I figured that the error messages that one gets using solnp mostly refer to inadequate constrains. Also, as it is stated in the documentation, it is required to put all the parameters in one vector. After appropriate adjustments to the code, I was able to implement my constrains of y(t)_c > y(t)_b > y(t)_a > 0 directly, without any need for altering the problem. The most convenient way is to use matrix formation for the solver.

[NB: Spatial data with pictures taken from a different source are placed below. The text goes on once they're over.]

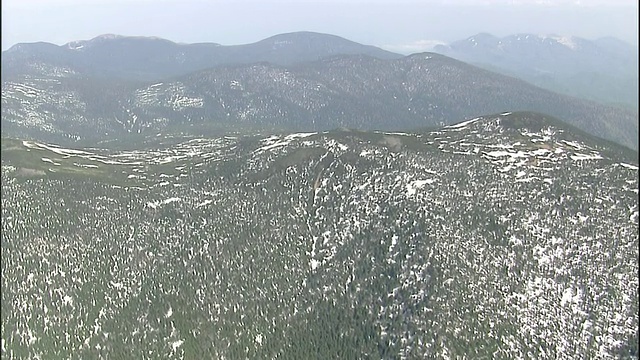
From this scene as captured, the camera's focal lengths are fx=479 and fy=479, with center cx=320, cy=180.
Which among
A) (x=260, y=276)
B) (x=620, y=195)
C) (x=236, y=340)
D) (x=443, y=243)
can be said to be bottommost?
(x=236, y=340)

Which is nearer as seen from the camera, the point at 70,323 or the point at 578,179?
the point at 70,323

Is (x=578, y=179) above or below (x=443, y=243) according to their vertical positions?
above

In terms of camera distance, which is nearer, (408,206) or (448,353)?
(448,353)

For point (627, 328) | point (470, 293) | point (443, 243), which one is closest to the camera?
point (627, 328)

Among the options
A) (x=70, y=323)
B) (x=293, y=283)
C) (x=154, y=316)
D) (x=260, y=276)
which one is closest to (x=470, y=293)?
(x=293, y=283)

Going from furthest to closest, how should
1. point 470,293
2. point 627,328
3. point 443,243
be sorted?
point 443,243 → point 470,293 → point 627,328

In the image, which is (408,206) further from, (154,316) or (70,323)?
(70,323)

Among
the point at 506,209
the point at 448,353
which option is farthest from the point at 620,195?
the point at 448,353

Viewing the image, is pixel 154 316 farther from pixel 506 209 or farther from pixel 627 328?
pixel 627 328

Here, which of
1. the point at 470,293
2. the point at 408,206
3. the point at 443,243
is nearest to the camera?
the point at 470,293

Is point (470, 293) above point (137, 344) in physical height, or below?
above
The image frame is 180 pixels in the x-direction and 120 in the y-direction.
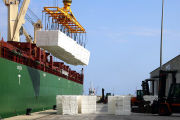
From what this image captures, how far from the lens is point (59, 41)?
24.9 metres

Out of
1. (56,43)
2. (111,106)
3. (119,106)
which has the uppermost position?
(56,43)

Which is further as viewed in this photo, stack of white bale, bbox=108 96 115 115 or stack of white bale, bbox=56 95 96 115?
stack of white bale, bbox=108 96 115 115

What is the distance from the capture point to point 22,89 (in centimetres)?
2303

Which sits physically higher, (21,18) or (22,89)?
(21,18)

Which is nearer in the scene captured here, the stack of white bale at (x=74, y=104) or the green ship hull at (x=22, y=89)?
the green ship hull at (x=22, y=89)

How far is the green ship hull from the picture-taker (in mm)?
19078

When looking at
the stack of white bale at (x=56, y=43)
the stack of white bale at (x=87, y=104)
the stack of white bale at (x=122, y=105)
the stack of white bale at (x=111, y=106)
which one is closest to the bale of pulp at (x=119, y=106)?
the stack of white bale at (x=122, y=105)

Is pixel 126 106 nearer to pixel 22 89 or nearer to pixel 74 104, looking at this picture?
pixel 74 104

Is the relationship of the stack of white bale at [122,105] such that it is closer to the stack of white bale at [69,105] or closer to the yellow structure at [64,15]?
the stack of white bale at [69,105]

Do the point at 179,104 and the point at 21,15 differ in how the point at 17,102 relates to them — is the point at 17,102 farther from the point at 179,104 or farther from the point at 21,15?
the point at 21,15

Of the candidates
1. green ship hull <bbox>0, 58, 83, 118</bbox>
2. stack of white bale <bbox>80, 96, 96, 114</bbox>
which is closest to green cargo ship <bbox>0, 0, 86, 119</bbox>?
green ship hull <bbox>0, 58, 83, 118</bbox>

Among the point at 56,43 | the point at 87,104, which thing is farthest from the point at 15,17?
the point at 87,104

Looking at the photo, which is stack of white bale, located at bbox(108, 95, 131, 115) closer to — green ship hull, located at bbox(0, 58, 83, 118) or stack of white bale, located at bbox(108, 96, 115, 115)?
stack of white bale, located at bbox(108, 96, 115, 115)

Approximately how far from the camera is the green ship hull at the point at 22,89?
62.6ft
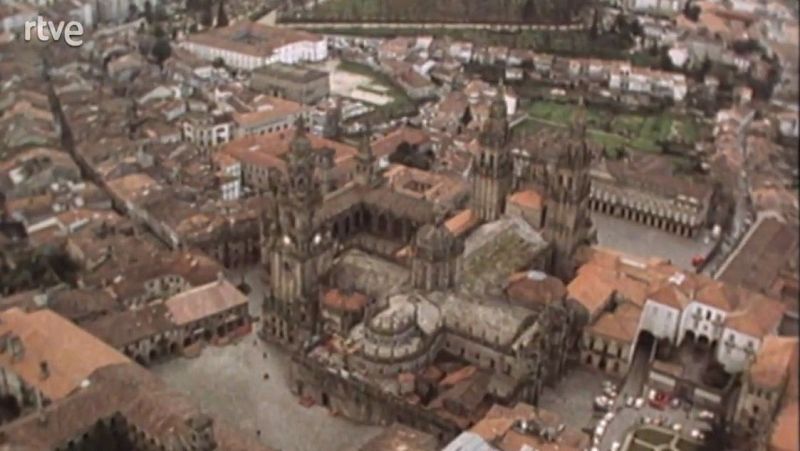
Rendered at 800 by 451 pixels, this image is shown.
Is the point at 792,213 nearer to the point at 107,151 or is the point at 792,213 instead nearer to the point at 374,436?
the point at 374,436

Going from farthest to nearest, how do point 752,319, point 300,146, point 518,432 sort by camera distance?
point 300,146 < point 752,319 < point 518,432

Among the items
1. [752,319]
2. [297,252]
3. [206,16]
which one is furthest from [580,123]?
[206,16]

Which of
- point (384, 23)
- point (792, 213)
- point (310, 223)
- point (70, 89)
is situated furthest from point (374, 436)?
point (384, 23)

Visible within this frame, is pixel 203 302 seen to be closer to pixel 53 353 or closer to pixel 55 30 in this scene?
pixel 53 353

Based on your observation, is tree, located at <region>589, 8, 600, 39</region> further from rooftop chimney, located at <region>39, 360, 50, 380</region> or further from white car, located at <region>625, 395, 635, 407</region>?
rooftop chimney, located at <region>39, 360, 50, 380</region>

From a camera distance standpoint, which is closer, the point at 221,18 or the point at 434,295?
the point at 434,295

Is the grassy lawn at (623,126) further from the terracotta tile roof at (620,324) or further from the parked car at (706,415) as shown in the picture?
the parked car at (706,415)

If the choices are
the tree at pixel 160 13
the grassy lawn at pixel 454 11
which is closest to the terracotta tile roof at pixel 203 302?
the tree at pixel 160 13
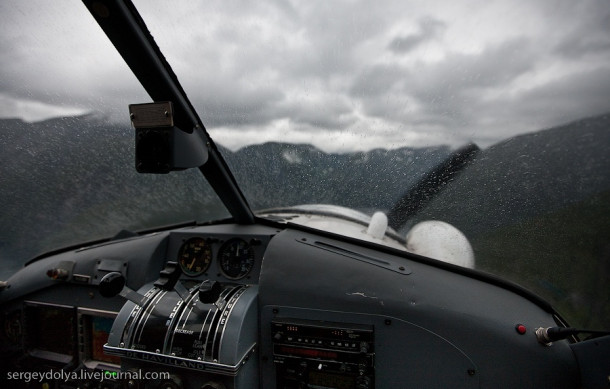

Using the data above, I've got the following: Results shown here

library(data.table)
library(Rsolnp)

t<-as.vector(10:20)
DT<-cbind.data.frame(A,B,C)
tlogDT<-transpose(log(DT))

# min[log(y)'- Ax-b]
# Arr = [A1 A2 .. An b1 b2 .. bn]

gofn = function(arrin)
{
  arr = cbind(arrin[1:3],arrin[4:6])
  sum(
    (as.matrix(arr[,1])%*%t + arr[,2] - tlogDT)^2
  )
}

nocross=t #defines the times where the curves are not allowed to intersect
ineqfn2=function(arrin)
{
  #constrains:
  # 0<f_a(t)<f_b(t)<f_c(t), for some t,
  arr = cbind(arrin[1:3],arrin[4:6])
  nextarr=as.matrix(rbind(rep(0,2),arr[1:(length(arr[,1])-1),]))
  ineqmat=as.matrix(arr[,1])%*%nocross+arr[,2]-nextarr[,1]%*%nocross-nextarr[,2]
  as.vector(t(ineqmat))
}

#lines should be aligned with the first startvalue
eqfn = function(arrin)
{  
  arr = cbind(arrin[1:3],arrin[4:6])
  arr[,1]*t[1]+arr[,2]-tlogDT[,1]
}
#start values:
An=c(1,1,1)
bn=tlogDT[,1]
vstart=c(An,bn)

r <- solnp(
  vstart,  gofn,

  eqfun = eqfn, eqB= c(0,0,0),

  ineqfun = ineqfn2,
  ineqLB = rep(0,length(DT[1,])*length(nocross)),
  ineqUB = rep(5000,length(DT[1,])*length(nocross))
)

r$pars[1]
line1 = exp(r$pars[4]+r$pars[1]*t)
line2 = exp(r$pars[5]+r$pars[2]*t)
line3 = exp(r$pars[6]+r$pars[3]*t)

plot(t, DT[,3],log = "y")
points(t, DT[,2],col="green")
points(t, DT[,1],col="blue")

lines(t, line1,lwd=2, col = "blue",  xlab = "Time (s)", ylab = "Counts")
lines(t, line2,lwd=2, col = "green",  xlab = "Time (s)", ylab = "Counts")
lines(t, line3,lwd=2, col = "black",  xlab = "Time (s)", ylab = "Counts")
Walle
  • 11
  • 3